At the age of seventy-five John was chosen Abbot of Mount Sinai and superior-general of all the monks and hermits in the region.
This holy Abbot never sought either glory or fame. He endeavored to hide the natural and supernatural gifts with which he was endowed, in order the better to practice humility.
John’s famous work, the Climax, was written only in deference to the will of another. It is a spiritual treatise consisting of concise sentences, and affording several examples that illustrate the monastic life of that period.
The Saint governed the monastery of Mount Sinai for four years, sighing constantly under the weight of his dignity, which he resigned shortly before his death. Heavenly contemplation and the continual exercise of divine love and praise were his delight and comfort in his earthly pilgrimage.

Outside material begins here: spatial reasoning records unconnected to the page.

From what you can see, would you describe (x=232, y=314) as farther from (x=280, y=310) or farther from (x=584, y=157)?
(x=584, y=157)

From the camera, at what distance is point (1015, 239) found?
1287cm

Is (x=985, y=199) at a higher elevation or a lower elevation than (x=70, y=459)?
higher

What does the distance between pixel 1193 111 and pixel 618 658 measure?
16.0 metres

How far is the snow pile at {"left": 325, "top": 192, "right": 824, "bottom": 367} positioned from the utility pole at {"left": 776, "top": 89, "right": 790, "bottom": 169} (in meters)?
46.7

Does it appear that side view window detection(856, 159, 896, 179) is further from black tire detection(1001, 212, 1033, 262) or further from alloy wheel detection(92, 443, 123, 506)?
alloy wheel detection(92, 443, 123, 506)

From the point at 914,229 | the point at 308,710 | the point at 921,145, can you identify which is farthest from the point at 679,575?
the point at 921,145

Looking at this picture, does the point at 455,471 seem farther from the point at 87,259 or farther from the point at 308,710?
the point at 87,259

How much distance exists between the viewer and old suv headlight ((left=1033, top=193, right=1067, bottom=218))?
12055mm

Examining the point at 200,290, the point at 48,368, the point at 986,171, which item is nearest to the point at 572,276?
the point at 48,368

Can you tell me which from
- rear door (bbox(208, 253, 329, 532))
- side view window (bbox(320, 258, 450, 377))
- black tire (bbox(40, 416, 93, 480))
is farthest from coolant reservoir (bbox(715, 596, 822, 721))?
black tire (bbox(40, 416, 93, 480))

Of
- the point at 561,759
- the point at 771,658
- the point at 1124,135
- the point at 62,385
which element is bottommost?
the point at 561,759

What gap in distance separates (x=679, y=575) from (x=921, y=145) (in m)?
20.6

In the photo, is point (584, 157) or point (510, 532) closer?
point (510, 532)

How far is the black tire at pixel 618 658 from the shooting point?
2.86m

On March 30, 649, the blessed life of this great Saint came to an end in the hermitage that had witnessed his uninterrupted communing with God. From the time he entered the monastic state, St. John had earnestly applied himself to root out of his heart self-complacency in his actions; he practiced silence as a means of acquiring humility, and he made it a rule never to contradict, never to dispute with anyone. He appeared to have no will of his own, so great was his submission.
PRAYER: Lord, amid the things of this world, let us be wholeheartedly committed to heavenly things in imitation of the example of evangelical perfection You have given us in St. John the Abbot. Amen.